BEGIN

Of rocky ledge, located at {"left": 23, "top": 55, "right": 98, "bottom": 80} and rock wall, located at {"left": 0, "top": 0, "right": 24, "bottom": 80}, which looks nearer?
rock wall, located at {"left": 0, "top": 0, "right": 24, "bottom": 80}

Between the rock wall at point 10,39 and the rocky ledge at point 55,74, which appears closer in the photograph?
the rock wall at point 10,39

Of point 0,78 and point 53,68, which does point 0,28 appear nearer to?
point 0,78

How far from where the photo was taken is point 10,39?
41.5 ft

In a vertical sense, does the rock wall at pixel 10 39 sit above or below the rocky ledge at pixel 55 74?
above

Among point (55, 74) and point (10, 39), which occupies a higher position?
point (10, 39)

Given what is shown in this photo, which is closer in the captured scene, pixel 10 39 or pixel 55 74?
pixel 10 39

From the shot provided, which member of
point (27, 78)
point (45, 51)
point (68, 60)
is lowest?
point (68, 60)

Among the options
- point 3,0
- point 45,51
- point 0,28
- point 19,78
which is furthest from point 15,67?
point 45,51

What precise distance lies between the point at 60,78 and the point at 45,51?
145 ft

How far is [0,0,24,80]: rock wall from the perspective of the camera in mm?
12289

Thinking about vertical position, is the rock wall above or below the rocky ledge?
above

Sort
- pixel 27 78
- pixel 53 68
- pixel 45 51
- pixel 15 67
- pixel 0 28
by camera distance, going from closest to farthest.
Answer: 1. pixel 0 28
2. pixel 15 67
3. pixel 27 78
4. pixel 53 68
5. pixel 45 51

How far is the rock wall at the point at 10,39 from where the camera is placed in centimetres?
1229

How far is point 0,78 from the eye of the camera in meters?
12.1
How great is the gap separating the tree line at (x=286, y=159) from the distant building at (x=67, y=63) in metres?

END

_What the task asks_. Rewrite every line of the items above as one numbered list, leaving out the blank lines.

_Response below_.
1. Of rocky ledge, located at {"left": 23, "top": 55, "right": 98, "bottom": 80} and rock wall, located at {"left": 0, "top": 0, "right": 24, "bottom": 80}, which looks nearer?
2. rock wall, located at {"left": 0, "top": 0, "right": 24, "bottom": 80}
3. Between the rock wall at point 10,39 and the rocky ledge at point 55,74, which appears closer in the photograph?
4. the rock wall at point 10,39
5. Of point 0,78 and point 53,68, which does point 0,28 appear nearer to?
6. point 0,78
7. How far from where the photo was taken is point 10,39?
8. 41.5 ft
9. In a vertical sense, does the rock wall at pixel 10 39 sit above or below the rocky ledge at pixel 55 74?
10. above
11. Among point (55, 74) and point (10, 39), which occupies a higher position?
12. point (10, 39)
13. Given what is shown in this photo, which is closer in the captured scene, pixel 10 39 or pixel 55 74?
14. pixel 10 39
15. From the shot provided, which member of
16. point (27, 78)
17. point (45, 51)
18. point (68, 60)
19. is lowest?
20. point (68, 60)
21. Among the options
22. - point 3,0
23. - point 45,51
24. - point 0,28
25. - point 19,78
26. which is furthest from point 15,67?
27. point 45,51
28. What precise distance lies between the point at 60,78 and the point at 45,51?
29. 145 ft
30. How far is [0,0,24,80]: rock wall from the perspective of the camera in mm?
31. 12289
32. Thinking about vertical position, is the rock wall above or below the rocky ledge?
33. above
34. Sort
35. - pixel 27 78
36. - pixel 53 68
37. - pixel 45 51
38. - pixel 15 67
39. - pixel 0 28
40. by camera distance, going from closest to farthest.
41. Answer: 1. pixel 0 28
42. 2. pixel 15 67
43. 3. pixel 27 78
44. 4. pixel 53 68
45. 5. pixel 45 51
46. How far is the rock wall at the point at 10,39 from where the camera is placed in centimetres?
47. 1229
48. How far is point 0,78 from the eye of the camera in meters?
49. 12.1
50. How great is the gap separating the tree line at (x=286, y=159) from the distant building at (x=67, y=63) in metres?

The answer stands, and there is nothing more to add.